Now you should save the file as CFScript.txt and drag the CFScript into the ComboFix.exe.
Once you have done it will generate the log file in the C:\ComboFix.txt location.

**BiGMaCHiNe** · 20-04-2011

I was having the same problem which you have mentioned over here. I have tried lots of stuffs to fix the problem of mine but it did not helped me. Finally one of the friend of mine told me to use ESET Online Scan to fix the matter. Well I have used the same and after using the same I have successfully get rid of from that particular threat from the computer of mine. Hence I recommend that you should also use the same and I am hoping that it will help you out.

**Connect_Me** · 20-04-2011

I am suggesting the following thing which you can use to make use of ESET Online Scan.

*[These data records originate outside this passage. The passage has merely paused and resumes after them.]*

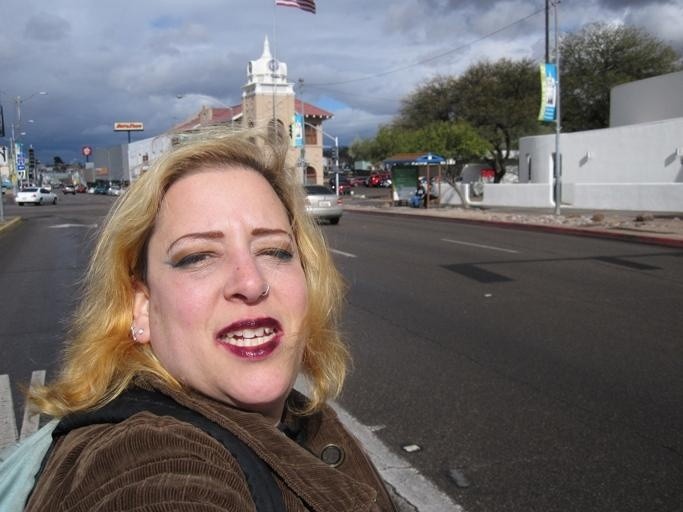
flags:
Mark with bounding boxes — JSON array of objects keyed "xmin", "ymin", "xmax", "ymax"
[{"xmin": 275, "ymin": 0, "xmax": 314, "ymax": 14}]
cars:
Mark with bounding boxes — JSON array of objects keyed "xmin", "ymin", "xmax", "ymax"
[
  {"xmin": 302, "ymin": 184, "xmax": 343, "ymax": 225},
  {"xmin": 62, "ymin": 185, "xmax": 124, "ymax": 195},
  {"xmin": 14, "ymin": 187, "xmax": 59, "ymax": 206},
  {"xmin": 330, "ymin": 170, "xmax": 392, "ymax": 196}
]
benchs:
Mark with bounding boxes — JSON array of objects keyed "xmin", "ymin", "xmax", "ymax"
[{"xmin": 394, "ymin": 197, "xmax": 439, "ymax": 207}]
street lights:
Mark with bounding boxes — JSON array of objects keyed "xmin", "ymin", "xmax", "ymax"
[
  {"xmin": 176, "ymin": 92, "xmax": 236, "ymax": 125},
  {"xmin": 9, "ymin": 90, "xmax": 48, "ymax": 197}
]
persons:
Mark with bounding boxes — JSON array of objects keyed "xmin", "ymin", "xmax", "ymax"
[
  {"xmin": 408, "ymin": 180, "xmax": 426, "ymax": 208},
  {"xmin": 421, "ymin": 176, "xmax": 439, "ymax": 207},
  {"xmin": 8, "ymin": 119, "xmax": 398, "ymax": 511}
]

You need to visit the official website and simply download the ESET Smart Installer on the computer.
Once you have downloaded you need to install on the computer.
After finishing with installation you need to reboot the computer and click on the Start button.
The antivirus program will install the updates and begin with the scanning of the computer.

It might took several hours to accomplish the thing. So try the above mentioned thing as early as possible.

**hostess** · 21-04-2011

Thanks a lot for the prompt replies of yours. Well the ESET Online Scan was really helpful to me. I really want to appreciate your efforts which you have put in to fix the matter of yours. After using this particular program I am not having any issue which I have posted in this particular thread. Hence again I want to appreciate your efforts for providing the such a efficient solution. Thanks a lot again.